It's possible that Hezbollah would deliberately hit some religious targets, but given the nature of the conflict I'm not sure it's fair to classify those as "civilian". Religion, on both sides, is anything but an innocent bystander. I *don't* think that they would deliberately target marketplaces or apartment buildings if they could target, say, barracks or airbases instead. Barracks and airbases are obviously more valuable targets, *if* you are able to hit them.

I see terrorism as fundamentally an act of desperation. Nobody chooses terrorism over open war, if they have the means to wage open war and believe that they have a chance of winning. Terrorism is the act of people who want to strike out at someone they fear or hate (often both), but know that they do not have the means to fight them openly. I don't say this to excuse terrorism, but to understand it; if we, as non-terrorists, want to reduce the amount of terrorism in the world, it helps to correctly understand its nature and causes. Condemnation has limited use against a pattern of behavior that is powered by such strong and primitive emotions, and retaliatory violence (as we are seeing now in Iraq) only reinforces the fear, hate and desperation.

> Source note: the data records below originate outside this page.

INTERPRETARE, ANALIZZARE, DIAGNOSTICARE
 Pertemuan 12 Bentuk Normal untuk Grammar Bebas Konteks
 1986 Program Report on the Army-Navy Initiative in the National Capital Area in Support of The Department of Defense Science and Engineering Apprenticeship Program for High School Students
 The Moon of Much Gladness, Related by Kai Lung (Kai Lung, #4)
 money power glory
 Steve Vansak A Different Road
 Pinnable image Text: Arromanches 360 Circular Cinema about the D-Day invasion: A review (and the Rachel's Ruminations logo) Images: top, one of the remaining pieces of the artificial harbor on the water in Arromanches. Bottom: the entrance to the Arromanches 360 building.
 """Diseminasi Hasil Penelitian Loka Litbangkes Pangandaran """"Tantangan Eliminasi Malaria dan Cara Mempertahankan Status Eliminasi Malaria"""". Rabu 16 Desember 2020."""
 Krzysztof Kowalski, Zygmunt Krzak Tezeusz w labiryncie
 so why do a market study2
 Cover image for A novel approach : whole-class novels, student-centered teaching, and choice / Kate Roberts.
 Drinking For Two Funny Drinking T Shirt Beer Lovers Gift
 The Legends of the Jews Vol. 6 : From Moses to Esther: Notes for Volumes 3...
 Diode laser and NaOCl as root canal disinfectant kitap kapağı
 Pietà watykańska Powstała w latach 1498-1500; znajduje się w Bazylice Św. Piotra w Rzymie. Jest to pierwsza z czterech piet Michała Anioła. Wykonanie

In fact, I think this conflict epitomizes some of the philosophical problems I've had with your moral system since I started reading and commenting on this blog. The two sides have strong desires which are incompatible (they each desire to own and control a certain area of land, and to proclaim the superiority of their respective religions). Both sides have shown their desires to be highly inflexible in the face of both condemnation and actual violence. They are either irrational, or proceeding from different sets of axioms that cannot be reconciled (e.g. god gave this land to *our* people), or both. Now what?

As for the United States, I'm not sure a disinterested third party *should* prefer the present U.S. regime to al-Qaeda. (Of course, any moral agent is under an obligation not to hold citizens who aren't involved in the present regime responsible for its actions, just like we have a responsibility not to hold innocent Iraqi villagers responsible for al-Qaeda's actions - or like Israel has an obligation not to hold all Lebanese responsible for Hezbollah's actions.) I'm not a disinterested third party, though, so I lack perspective on the issue. But I can't see any clear moral reason why "our" murders and torture and bombings of whole cities are better than "theirs". The United States was founded on certain principles and those principles, *if they were still being followed*, would have given the United States a position of moral superiority; but they aren't still being followed and it's hard to justify the claim that the fact that *some* people in the United States advocate a return to those standards is somehow relevant to the morality of our country's present actual acts.

In both the Israel-Hezbollah and Bush Administration-al-Qaeda conflicts, I think we should, as davidj says above, condemn both sides for their respective failures to behave like civilized peoples (if and when they behave in a manner deserving of such condemnation, which all four mentioned parties have). In the case of the Bush Administration, we should also condemn it for violating the United States's own laws and Constitution, and we should further condemn those parties who should be responsible for exposing and/or punishing such violations and are not doing so (the media and the House of Representatives).

Alonzo Fyfe said...

Dr J

Well, thanks for offering such clear proof that you do not read what I have written.

Your statement:

Your comment that Hezbollah would be better for the Middle East than Israel is ludicrous and unrealistic.

What I actually wrote:

[I]f one has to make a choice between Hezbollah and Israel that a morally conscientious person would have to side with Israel.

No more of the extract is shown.